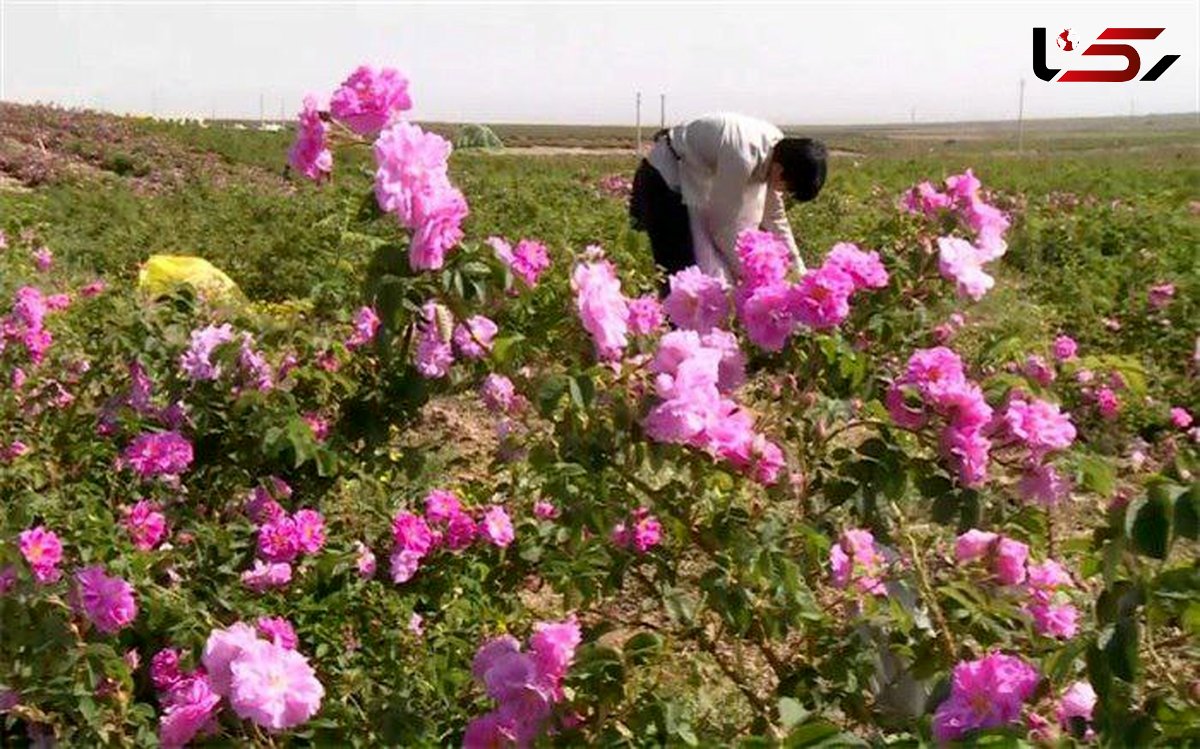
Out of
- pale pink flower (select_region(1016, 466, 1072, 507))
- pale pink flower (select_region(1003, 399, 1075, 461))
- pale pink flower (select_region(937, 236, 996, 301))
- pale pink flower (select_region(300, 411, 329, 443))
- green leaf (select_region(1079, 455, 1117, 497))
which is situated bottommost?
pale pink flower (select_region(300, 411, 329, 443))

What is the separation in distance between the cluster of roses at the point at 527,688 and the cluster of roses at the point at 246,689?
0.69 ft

################

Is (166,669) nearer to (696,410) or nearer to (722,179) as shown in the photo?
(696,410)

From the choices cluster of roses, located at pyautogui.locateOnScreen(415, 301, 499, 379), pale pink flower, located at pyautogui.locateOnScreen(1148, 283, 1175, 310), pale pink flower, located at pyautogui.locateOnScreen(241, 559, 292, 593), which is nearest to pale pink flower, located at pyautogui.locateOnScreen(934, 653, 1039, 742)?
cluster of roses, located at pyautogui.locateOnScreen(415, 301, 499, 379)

################

Pick out every line in the two blocks above that contains the string "pyautogui", and copy each one in full. Case counts.

From the choices cluster of roses, located at pyautogui.locateOnScreen(415, 301, 499, 379), pale pink flower, located at pyautogui.locateOnScreen(1148, 283, 1175, 310), pale pink flower, located at pyautogui.locateOnScreen(241, 559, 292, 593), which is nearest to pale pink flower, located at pyautogui.locateOnScreen(934, 653, 1039, 742)?
cluster of roses, located at pyautogui.locateOnScreen(415, 301, 499, 379)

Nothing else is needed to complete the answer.